TASK PROMPT |
An exact copy of every record is needed, with all pictures omitted.

Excerpts from a dataset
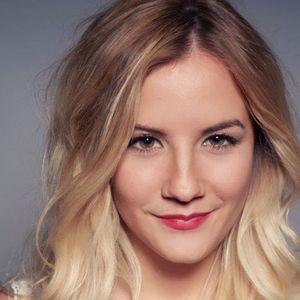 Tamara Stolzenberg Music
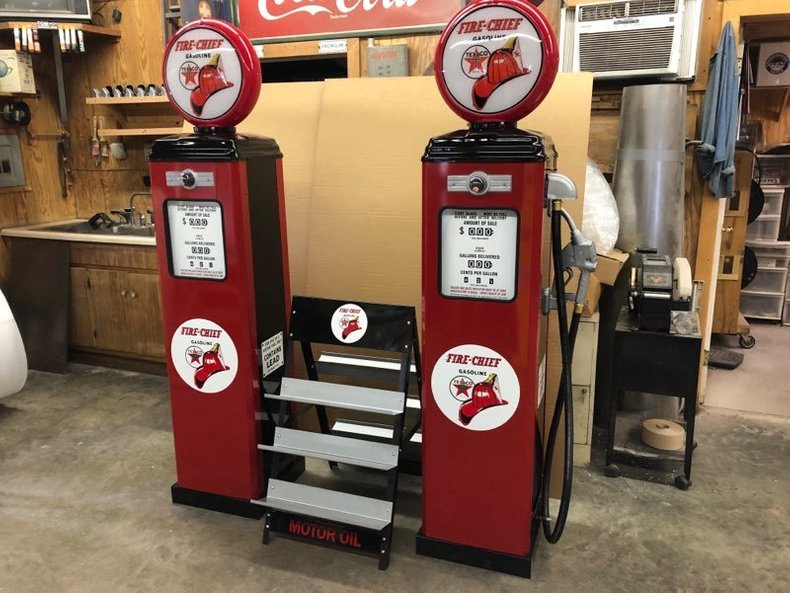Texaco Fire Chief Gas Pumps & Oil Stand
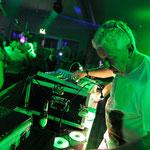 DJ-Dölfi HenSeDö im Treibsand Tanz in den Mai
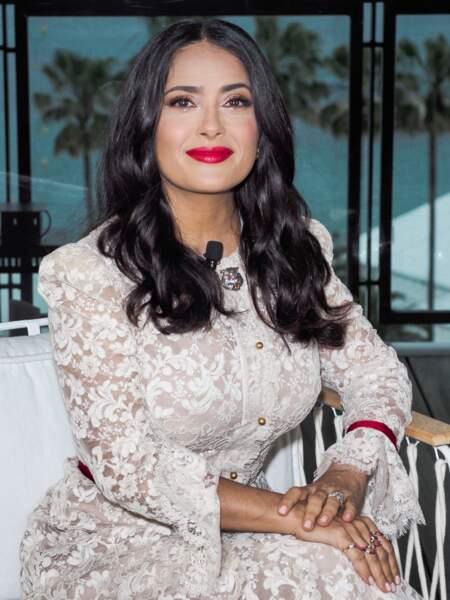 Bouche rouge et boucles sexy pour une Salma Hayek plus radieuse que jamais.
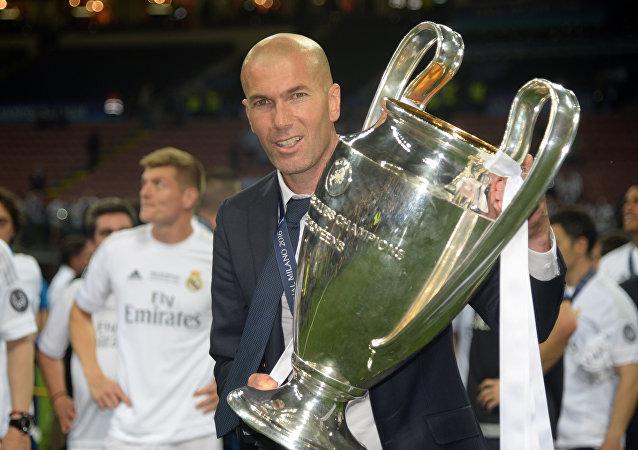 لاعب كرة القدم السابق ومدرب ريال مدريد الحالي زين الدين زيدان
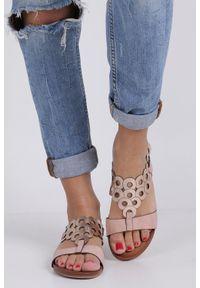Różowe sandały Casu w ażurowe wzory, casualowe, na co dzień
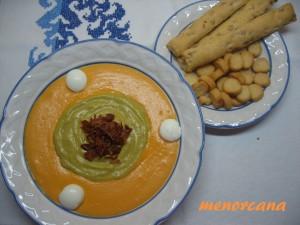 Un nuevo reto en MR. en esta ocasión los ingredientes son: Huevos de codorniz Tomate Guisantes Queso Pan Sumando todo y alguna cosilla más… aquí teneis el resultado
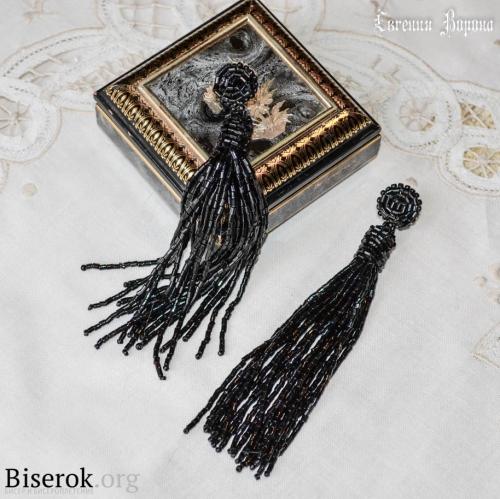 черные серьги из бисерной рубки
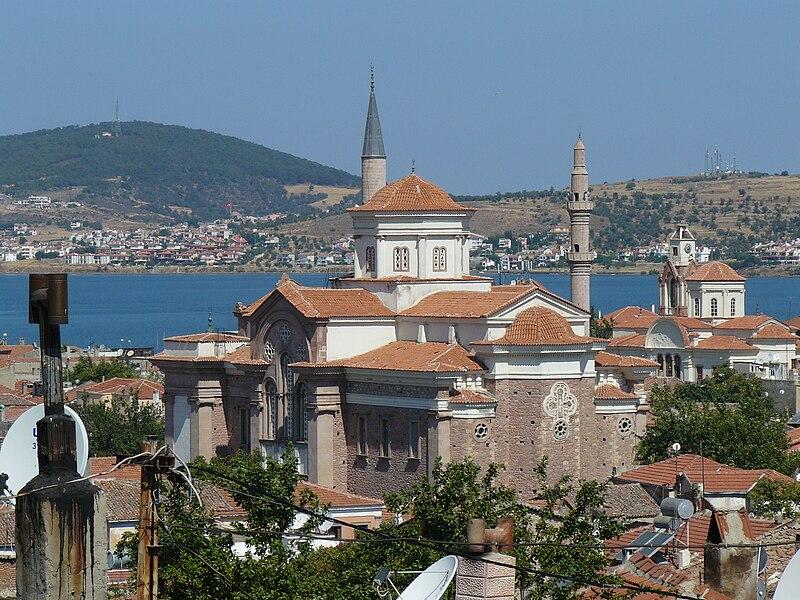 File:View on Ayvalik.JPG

REPLY |
 Tamara Stolzenberg Music
Texaco Fire Chief Gas Pumps & Oil Stand
 DJ-Dölfi HenSeDö im Treibsand Tanz in den Mai
 Bouche rouge et boucles sexy pour une Salma Hayek plus radieuse que jamais.
 لاعب كرة القدم السابق ومدرب ريال مدريد الحالي زين الدين زيدان
Różowe sandały Casu w ażurowe wzory, casualowe, na co dzień
 Un nuevo reto en MR. en esta ocasión los ingredientes son: Huevos de codorniz Tomate Guisantes Queso Pan Sumando todo y alguna cosilla más… aquí teneis el resultado
 черные серьги из бисерной рубки
 File:View on Ayvalik.JPG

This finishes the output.